> **INFORMATION SUPPLIED**
::::::::::

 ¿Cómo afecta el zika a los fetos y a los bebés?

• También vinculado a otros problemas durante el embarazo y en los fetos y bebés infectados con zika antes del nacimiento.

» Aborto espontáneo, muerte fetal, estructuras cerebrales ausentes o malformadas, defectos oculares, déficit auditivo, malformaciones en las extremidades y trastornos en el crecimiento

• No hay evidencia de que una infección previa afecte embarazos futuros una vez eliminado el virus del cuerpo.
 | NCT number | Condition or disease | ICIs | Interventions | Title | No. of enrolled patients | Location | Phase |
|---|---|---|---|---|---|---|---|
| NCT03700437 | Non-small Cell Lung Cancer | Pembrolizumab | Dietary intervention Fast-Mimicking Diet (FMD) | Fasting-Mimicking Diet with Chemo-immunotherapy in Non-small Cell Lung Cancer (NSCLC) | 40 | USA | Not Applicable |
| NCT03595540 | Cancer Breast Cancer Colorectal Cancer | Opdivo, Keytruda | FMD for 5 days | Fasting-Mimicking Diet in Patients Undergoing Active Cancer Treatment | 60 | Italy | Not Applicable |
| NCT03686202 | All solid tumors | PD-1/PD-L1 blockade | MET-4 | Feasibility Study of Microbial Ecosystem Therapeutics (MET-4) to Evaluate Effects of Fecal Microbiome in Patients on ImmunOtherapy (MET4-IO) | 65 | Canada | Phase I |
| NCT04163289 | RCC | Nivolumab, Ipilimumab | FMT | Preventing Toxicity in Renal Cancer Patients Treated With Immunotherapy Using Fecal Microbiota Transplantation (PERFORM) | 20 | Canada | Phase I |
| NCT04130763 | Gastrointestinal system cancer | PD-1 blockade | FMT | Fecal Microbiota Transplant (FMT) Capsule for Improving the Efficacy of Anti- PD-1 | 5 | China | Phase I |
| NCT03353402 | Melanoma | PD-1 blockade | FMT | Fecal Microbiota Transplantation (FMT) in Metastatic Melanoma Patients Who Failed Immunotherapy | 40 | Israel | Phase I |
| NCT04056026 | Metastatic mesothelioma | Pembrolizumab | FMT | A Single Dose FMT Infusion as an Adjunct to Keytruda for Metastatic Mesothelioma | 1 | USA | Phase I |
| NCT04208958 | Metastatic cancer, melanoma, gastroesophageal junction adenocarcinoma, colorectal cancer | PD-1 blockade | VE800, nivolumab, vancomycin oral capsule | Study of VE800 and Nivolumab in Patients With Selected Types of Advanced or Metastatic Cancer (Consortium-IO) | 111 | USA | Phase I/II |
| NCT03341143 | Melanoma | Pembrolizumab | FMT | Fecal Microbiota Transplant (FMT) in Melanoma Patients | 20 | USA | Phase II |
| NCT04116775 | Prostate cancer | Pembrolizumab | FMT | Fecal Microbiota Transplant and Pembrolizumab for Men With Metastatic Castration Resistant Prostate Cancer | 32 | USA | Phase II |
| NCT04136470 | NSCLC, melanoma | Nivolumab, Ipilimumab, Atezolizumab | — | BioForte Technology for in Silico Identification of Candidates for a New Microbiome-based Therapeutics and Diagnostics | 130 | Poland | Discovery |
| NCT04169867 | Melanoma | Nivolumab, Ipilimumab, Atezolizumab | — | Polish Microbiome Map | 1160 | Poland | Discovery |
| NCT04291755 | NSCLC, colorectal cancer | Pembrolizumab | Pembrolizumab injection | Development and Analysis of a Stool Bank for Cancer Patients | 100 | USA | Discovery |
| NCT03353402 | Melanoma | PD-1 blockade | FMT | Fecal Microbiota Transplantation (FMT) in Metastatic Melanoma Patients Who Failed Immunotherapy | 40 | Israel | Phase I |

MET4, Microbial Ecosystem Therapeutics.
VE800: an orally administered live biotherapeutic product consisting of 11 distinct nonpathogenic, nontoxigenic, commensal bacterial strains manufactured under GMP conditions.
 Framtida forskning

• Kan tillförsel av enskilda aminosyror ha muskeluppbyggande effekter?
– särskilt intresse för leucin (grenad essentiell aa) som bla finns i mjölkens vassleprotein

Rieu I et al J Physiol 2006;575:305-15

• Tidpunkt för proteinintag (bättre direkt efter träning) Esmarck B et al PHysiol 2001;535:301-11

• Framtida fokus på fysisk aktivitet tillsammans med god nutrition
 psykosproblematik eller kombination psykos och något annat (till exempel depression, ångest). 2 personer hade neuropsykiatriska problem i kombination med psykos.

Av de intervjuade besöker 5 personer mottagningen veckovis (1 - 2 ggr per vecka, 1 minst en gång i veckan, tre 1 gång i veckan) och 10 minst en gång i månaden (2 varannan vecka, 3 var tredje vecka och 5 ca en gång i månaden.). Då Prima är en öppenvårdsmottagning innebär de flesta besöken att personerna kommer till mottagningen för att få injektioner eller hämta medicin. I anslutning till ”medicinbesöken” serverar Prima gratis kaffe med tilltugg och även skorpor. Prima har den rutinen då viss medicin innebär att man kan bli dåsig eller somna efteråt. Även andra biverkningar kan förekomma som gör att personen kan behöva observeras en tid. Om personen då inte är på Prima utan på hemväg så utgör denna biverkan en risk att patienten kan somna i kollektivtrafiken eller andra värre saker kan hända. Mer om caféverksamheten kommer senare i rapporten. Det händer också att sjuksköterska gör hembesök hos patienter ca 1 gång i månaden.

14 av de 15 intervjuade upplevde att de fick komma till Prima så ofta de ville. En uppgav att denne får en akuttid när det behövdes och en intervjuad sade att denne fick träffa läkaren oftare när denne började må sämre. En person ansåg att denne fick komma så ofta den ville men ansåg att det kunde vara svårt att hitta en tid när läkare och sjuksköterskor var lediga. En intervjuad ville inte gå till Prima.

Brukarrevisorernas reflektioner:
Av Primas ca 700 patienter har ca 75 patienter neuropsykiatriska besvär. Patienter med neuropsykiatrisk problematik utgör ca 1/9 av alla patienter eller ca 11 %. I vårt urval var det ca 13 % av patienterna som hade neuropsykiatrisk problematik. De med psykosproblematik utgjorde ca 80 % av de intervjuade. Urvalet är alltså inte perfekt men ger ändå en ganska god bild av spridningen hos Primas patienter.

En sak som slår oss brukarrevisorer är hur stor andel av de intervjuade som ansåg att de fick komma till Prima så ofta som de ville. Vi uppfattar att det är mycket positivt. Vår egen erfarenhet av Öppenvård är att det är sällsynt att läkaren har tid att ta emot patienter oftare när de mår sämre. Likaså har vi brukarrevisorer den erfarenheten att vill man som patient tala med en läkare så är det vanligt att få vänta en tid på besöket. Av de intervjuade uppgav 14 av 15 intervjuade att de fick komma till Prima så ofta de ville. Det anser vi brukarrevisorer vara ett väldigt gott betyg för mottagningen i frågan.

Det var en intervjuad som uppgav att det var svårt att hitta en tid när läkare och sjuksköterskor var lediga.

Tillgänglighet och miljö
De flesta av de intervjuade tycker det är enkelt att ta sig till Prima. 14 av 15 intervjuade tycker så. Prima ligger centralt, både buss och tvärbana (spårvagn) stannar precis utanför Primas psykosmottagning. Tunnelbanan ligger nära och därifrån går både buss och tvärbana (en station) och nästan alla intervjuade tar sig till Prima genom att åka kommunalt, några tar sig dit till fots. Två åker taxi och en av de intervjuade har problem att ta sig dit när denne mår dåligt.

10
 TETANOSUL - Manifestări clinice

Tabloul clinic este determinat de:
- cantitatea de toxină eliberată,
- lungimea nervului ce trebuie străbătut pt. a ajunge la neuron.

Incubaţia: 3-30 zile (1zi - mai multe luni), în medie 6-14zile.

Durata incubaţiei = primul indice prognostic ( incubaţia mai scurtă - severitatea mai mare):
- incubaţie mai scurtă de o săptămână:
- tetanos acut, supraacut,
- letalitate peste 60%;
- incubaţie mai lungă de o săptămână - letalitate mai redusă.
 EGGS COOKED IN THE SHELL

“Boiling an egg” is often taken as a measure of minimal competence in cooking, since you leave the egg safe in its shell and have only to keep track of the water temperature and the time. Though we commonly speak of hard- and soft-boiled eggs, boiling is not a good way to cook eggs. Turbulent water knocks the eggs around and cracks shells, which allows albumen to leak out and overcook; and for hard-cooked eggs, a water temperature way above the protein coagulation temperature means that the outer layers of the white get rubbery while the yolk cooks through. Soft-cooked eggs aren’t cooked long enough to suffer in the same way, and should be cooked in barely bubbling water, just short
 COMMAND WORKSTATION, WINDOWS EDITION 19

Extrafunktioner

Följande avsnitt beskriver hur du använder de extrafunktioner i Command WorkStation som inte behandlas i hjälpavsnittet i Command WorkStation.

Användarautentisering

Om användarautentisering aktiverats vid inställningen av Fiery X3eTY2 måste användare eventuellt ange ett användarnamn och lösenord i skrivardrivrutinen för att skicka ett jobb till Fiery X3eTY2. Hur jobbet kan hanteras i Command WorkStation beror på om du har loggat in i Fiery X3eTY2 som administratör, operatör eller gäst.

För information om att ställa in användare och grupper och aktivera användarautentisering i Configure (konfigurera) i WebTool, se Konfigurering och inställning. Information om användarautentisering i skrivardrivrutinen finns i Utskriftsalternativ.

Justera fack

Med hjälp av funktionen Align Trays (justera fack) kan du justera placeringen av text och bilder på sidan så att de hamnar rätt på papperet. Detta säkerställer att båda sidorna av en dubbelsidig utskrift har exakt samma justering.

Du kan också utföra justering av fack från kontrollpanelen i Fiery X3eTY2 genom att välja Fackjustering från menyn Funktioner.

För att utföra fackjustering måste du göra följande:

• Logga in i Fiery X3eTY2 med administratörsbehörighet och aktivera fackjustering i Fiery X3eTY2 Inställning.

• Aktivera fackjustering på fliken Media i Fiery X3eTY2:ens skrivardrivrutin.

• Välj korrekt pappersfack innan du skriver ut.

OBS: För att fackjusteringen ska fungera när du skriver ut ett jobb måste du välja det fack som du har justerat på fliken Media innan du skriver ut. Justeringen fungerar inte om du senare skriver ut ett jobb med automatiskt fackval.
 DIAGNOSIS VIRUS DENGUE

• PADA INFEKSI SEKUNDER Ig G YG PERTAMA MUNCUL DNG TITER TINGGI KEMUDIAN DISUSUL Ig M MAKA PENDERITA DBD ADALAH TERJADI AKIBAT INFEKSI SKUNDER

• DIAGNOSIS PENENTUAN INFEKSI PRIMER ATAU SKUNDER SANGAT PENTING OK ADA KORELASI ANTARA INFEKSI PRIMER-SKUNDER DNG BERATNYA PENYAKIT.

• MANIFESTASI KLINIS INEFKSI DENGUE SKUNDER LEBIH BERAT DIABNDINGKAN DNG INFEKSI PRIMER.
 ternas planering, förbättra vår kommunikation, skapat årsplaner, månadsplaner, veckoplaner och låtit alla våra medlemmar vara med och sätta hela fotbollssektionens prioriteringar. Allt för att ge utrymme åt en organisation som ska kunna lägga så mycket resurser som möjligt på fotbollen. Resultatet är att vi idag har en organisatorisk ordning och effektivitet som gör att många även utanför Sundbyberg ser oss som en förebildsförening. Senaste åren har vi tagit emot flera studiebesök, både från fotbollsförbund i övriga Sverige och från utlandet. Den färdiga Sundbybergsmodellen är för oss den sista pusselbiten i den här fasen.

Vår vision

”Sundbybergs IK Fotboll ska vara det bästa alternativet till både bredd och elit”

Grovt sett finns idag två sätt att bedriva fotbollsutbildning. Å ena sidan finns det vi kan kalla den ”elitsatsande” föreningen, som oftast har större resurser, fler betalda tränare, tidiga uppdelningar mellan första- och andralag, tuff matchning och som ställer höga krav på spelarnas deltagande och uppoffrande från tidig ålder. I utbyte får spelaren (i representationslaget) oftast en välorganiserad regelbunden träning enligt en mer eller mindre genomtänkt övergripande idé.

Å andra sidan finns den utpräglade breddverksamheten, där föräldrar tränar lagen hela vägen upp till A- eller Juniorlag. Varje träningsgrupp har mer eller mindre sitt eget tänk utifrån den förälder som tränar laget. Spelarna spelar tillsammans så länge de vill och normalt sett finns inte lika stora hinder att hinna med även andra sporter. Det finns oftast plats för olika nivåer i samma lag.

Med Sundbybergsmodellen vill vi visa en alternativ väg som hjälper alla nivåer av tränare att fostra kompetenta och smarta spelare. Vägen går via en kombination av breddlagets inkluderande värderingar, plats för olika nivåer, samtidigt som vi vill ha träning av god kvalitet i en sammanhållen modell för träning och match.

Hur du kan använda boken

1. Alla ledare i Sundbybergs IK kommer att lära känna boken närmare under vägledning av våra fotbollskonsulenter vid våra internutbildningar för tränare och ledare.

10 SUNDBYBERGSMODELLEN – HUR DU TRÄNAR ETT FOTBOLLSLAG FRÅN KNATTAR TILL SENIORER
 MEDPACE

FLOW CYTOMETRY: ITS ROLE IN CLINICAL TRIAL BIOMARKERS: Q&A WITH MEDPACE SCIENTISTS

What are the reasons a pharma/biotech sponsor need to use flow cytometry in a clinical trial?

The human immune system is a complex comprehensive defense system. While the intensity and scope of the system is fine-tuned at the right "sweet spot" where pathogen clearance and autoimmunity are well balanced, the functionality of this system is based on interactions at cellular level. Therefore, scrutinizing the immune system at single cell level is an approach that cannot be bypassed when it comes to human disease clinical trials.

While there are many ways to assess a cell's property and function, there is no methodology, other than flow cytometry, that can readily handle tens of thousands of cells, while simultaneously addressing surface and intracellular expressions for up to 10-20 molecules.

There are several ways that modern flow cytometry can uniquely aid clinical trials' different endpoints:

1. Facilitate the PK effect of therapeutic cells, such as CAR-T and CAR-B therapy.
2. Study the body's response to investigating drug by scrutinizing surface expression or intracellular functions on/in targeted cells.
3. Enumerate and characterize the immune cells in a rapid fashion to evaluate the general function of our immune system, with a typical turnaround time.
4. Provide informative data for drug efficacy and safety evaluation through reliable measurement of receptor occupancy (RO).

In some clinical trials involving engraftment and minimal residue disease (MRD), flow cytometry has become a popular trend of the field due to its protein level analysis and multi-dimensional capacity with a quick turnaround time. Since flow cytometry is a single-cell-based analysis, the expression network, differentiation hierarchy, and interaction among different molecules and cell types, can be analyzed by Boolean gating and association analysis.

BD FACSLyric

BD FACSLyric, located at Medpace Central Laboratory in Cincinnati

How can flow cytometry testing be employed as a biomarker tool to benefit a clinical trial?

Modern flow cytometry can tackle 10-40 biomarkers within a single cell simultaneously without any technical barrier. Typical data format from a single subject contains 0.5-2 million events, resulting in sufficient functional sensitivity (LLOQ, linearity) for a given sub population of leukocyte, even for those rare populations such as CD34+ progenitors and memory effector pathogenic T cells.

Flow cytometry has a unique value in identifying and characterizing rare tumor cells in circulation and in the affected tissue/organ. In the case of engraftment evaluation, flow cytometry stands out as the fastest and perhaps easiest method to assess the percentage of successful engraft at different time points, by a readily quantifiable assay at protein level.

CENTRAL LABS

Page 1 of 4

::::::::::

> **WHAT YOU HAVE TO DO**
Where a line in the records above includes the string "Canada", show it.

> **SOLUTION TO THE PROBLEM**
| NCT03686202 | All solid tumors | PD-1/PD-L1 blockade | MET-4 | Feasibility Study of Microbial Ecosystem Therapeutics (MET-4) to Evaluate Effects of Fecal Microbiome in Patients on ImmunOtherapy (MET4-IO) | 65 | Canada | Phase I |
| NCT04163289 | RCC | Nivolumab, Ipilimumab | FMT | Preventing Toxicity in Renal Cancer Patients Treated With Immunotherapy Using Fecal Microbiota Transplantation (PERFORM) | 20 | Canada | Phase I |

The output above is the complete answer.